Identifying “the homes and infrastructure that this country needs” as “a key priority to help drive the economy forward”, he calls the government to “back small builders”, by implementing measures such as the promised £3bn National Skills Fund and a licensing scheme for the whole UK construction industry.

Elsewhere, James Talman, CEO of the National Federation of Roofing Contractors (NFRC) said “it is now essential that the UK puts construction at the forefront of any new trade deals, in order to encourage the much-needed finance of new projects.” 

He also urged Boris Johnson’s government to back the industry’s drive to improve competency and end cash retentions by 2023, stating that the industry’s Zero Retentions Roadmap “will be critical to creating a more sustainable business model for the whole construction supply chain”.

Elsewhere, Builders Merchants Federation (BMF) CEO, John Newcomb, called on Conservative leaders to look “beyond Brexit” in order to set the conditions for a more productive, greener sector, which in turn will protect and create vital jobs across the UK.

He said: “We urge the next Housing and Climate Change ministers to focus on two major issues, namely the narrowing of the gap between housing demand and supply, and the decarbonisation of heating and electrification of homes with sustainable means. We need to see a policy and real action to build homes, eliminate carbon in our housing stock and create prosperity.”

In a similar vein, Nick Boulton, chief executive of the Trussed Rafter Association (TRA), highlighted the consistent need for “more and better” housing, urging the Conservatives to deliver on their promises to help first-time buyers and boost new housebuilding.

Nick said: “Housebuilding fulfils a basic social and public need, but also stimulates a vital supply chain of goods, skills and materials to act as a multiplier across the economy. While we all recognise that Brexit will once again dominate the agenda next year, we are urging the new government to also use its first 100 days to tackle the housing crisis through rapid planning reforms, support for more affordable housing development via local councils, fast progress with the regulatory changes on fire safety, and continued support for high quality MMC. In particular, we will also continue to push for major new housebuilding programmes in 2020 to be tied to the UK’s zero carbon targets. The timber supply chain in construction is ready and waiting to support this, solving problems across multiple policy areas.

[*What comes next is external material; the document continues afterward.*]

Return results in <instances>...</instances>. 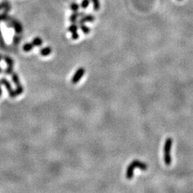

This view was echoed by Neil Marshall, spokesperson for the National Insulation Alliance, a new representative body for the Insulation Industry, who said: “We welcome the new government’s ambitious commitment to insulate the UK housing stock and stand ready to advise and support it in delivering on this commitment… Our industry has the skills, expertise and capacity to deliver and welcome the opportunity to work with the new ministers in insulating millions of homes and businesses across the UK. Insulating the nation provides the opportunity for huge inward investment and job creation, exactly the type of stimulus needed post Brexit.”